[Document segment Boundary: Start]

For coding agents this is unusually clean: the compiler, the type checker, the linter, and the test suite are objective oracles. A well-built harness runs them automatically and feeds failures straight back into the loop. The agent does not get to say “done” — the tests do. Reflexion (Shinn et al., 2023) formalised the payoff: when an agent verbally reflects on a failure and carries that reflection into the next attempt, its success rate climbs sharply across retries.
Where there is no natural oracle — open-ended writing, research, judgement calls — the harness has to manufacture one: a separate critic model, a rubric, a schema validator, or a human checkpoint. The discipline is the same. Never let the actor be the sole judge of its own work.
5. Memory: turning sessions into experience
The model forgets everything between calls. The harness decides what survives. Short-term memory is the management of the current context window; long-term memory is what persists across sessions — facts, preferences, prior solutions, learned procedures.
The most striking demonstration remains Voyager (Wang et al., 2023), an agent that played Minecraft by writing executable skills and saving the working ones to a growing skill library. Each new task could build on previously mastered skills, so the agent compounded its abilities over time — lifelong learning implemented entirely in the harness, with a frozen model. We go deeper on the architectures in memory systems for AI agents.
6. Sub-agents, orchestration, and parallelism
A single context window is a bottleneck. Complex work means more context than one window can hold and more steps than one loop can keep coherent. The answer is to decompose: spawn sub-agents, each with a fresh window scoped to one piece of the problem, run them in parallel, and merge their results.
This is powerful and treacherous in equal measure. More agents means more coordination, more places to fail, and more cost — and a single-agent design is often the right call. We walked through the real trade-offs in the architecture wars: multi-agent vs. single-agent, and the related question of when to reach for an autonomous agent at all versus a fixed pipeline in agents vs. workflows. The harness lesson: orchestration is a feature you add when the work genuinely exceeds one window — not a default.

[Document segment Boundary: End]
[Material provided Boundary: Start]

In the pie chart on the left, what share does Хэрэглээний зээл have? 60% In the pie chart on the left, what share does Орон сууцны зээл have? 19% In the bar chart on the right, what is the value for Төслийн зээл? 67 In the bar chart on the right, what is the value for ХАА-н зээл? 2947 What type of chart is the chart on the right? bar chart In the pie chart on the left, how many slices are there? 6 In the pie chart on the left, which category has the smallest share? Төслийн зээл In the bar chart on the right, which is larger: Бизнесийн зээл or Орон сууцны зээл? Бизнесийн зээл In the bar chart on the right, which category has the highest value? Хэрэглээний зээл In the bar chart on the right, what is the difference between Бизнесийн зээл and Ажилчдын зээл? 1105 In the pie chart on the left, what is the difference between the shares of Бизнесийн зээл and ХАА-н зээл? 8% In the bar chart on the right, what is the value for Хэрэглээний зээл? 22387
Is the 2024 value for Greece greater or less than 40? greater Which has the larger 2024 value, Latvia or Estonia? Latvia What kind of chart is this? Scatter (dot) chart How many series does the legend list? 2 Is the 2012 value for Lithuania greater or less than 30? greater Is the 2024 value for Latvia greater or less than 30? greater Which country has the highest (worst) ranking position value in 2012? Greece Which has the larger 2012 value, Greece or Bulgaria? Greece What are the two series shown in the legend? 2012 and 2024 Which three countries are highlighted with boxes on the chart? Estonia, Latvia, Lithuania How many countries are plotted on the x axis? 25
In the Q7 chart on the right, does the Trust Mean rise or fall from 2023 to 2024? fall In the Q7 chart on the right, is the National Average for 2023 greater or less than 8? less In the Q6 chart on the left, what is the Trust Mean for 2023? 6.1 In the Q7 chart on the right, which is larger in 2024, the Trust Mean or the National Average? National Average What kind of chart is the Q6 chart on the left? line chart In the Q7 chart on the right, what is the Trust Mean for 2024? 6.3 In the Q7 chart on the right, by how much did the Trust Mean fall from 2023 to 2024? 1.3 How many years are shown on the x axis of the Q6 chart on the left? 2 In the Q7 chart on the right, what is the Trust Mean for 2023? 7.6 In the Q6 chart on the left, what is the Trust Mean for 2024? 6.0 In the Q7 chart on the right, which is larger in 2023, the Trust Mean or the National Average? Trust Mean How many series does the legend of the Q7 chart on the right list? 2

[Material provided Boundary: End]

List of tasks -
(1) In the excerpt on AI agent harnesses, rewrite the passage between "6. Sub-agents, orchestration, and" and "not a default.", inclusive, substituting "constraint" for "bottleneck".
(2) Translate this sentence from the excerpt on AI agent harnesses into Spanish: "The model forgets everything between calls."
(3) According to the excerpt on AI agent harnesses, what game did Voyager play?

Answers to the problems -
(1)
6. Sub-agents, orchestration, and parallelism
A single context window is a constraint. Complex work means more context than one window can hold and more steps than one loop can keep coherent. The answer is to decompose: spawn sub-agents, each with a fresh window scoped to one piece of the problem, run them in parallel, and merge their results.
This is powerful and treacherous in equal measure. More agents means more coordination, more places to fail, and more cost — and a single-agent design is often the right call. We walked through the real trade-offs in the architecture wars: multi-agent vs. single-agent, and the related question of when to reach for an autonomous agent at all versus a fixed pipeline in agents vs. workflows. The harness lesson: orchestration is a feature you add when the work genuinely exceeds one window — not a default.

(2) El modelo olvida todo entre llamadas.

(3) Minecraft.